Recently, superparamagnetic iron oxide (SPIO)-MR lymphography and iopamidol-CT lymphography with interstitial injection of contrast agent for breast cancer has been reported. Compared with SPIO-MRL, Gd-MRL is more economical and convenient. Superparamagnetic iron oxide is a negative contrast and thus cannot image the lymph vessel. Compared with iopamidol-CT lymphography, Gd-MRL lacks radiation exposure, possibility of anaphylactic shock and nephrotoxic impairment [26,27].

Localization of SLNs in the prone position of MRI differs from that in the operative (supine) position. Several authors have emphasized the importance of preoperative MR imaging in the supine position [28,29]. In the present study, the supine position with elevation of the arms and an MR marking technique using commercially available tablets was adopted for precise preoperative simulation. During surgery, our method was effective, and SLNs could be easily resected under the guidance of skin markers.
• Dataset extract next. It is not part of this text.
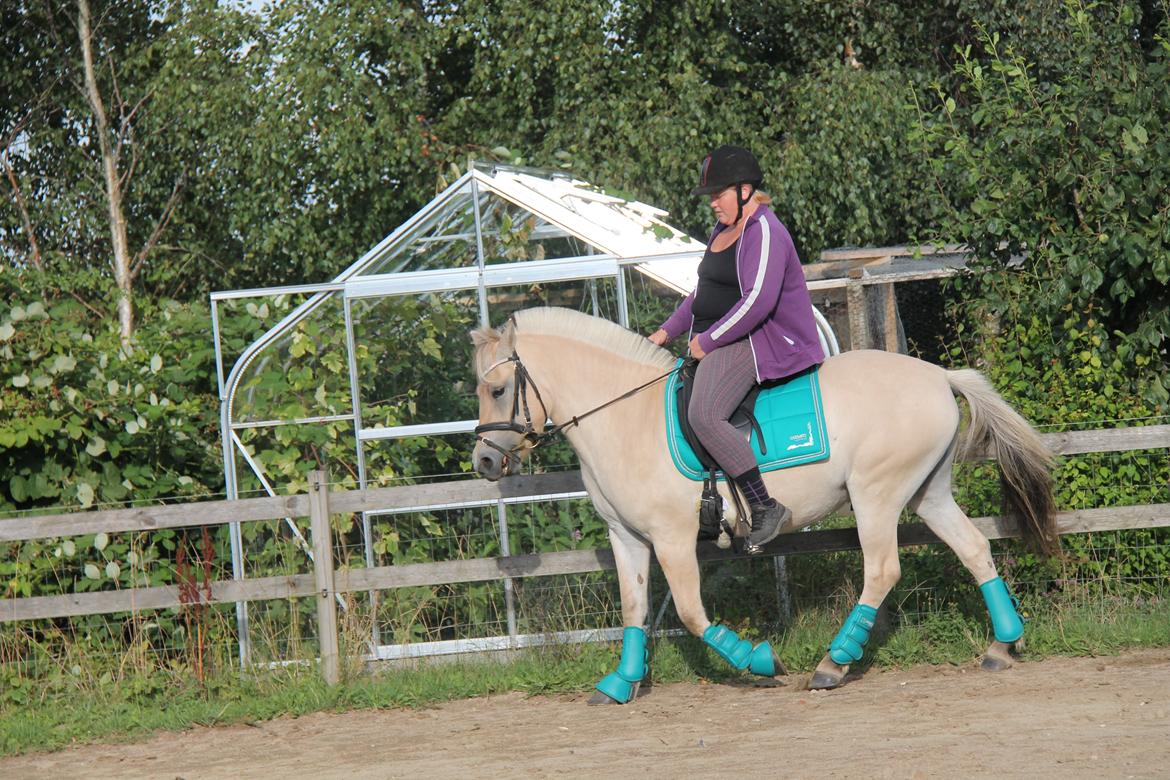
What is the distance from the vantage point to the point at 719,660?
21.9 ft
In this study, Gd-MRL not only identified SLNs but also diagnosed lymph node metastasis accurately. On a node-by-node basis, using histopathology as the gold standard, Gd-MRL gave a sensitivity of 89.29% and specificity of 89.66%. Previous MR imaging with SPIO-MRL has demonstrated a sensitivity of 84.0% and specificity of 90.9% for the detection of metastasis in SLNs [26]. Our results are consistent with this. Compared with other techniques that have been developed to stage axillary lymphatic node metastases, including dynamic contrast-enhanced MRI and diffusion-weighted imaging techniques, Gd-MRL is more accurate [30-32]. In this study, 3 SLNs with metastases were not diagnosed by Gd-MRL because the metastatic lesion was too small (3, 4 and 3 mm) for the resolution of MRI. Thinner section thickness may improve this.

This study has several limitations. First, there are technical challenges for precise skin marking and SLN correlation, which could not be resolved thoroughly in all MRI studies of axillary lymph nodes [26,27]. What we did was to correlate them based on the following methods: 1) patients were placed in the supine position with their arms elevated, similar to the position used during surgery; 2) using a skin marker, which is usually used for MRI localization; 3) during surgery, each node was removed and correlated with a node on the MR image based on its location. If several nodes lay close to others, they were discriminated by size and morphological character. This is an acceptable and effective method [33]. Second, micrometastasis (<2 mm) was not considered in this study. MR imaging has limited resolution in the present setting and cannot reliably detect micrometastases in lymph nodes. On the other hand, the clinical importance of micrometastases is debatable [34]. Third, Gd-DTPA, a clinically approved intravenous contrast material, was injected in the subareolar breast tissue. Although this off-label use was approved by the institutional review board and all patients provided informed consent, the intradermal toxicity or tolerance of Gd-DTPA needs future investigation. Finally, we only evaluated intradermal periareolar injection. Other possible injection sites, including subareolar, subcutaneous over the primary tumor site, peritumoral, and intratumoral, should be examined in the future.


In conclusion, we have successfully identified axillary SLNs and detected their metastases in breast cancer patients using magnetic resonance lymphography with a widely available Gd-based contrast agent in a typical clinical setting. The high accuracy as well as the easy protocol suggest a potential value in clinical practice.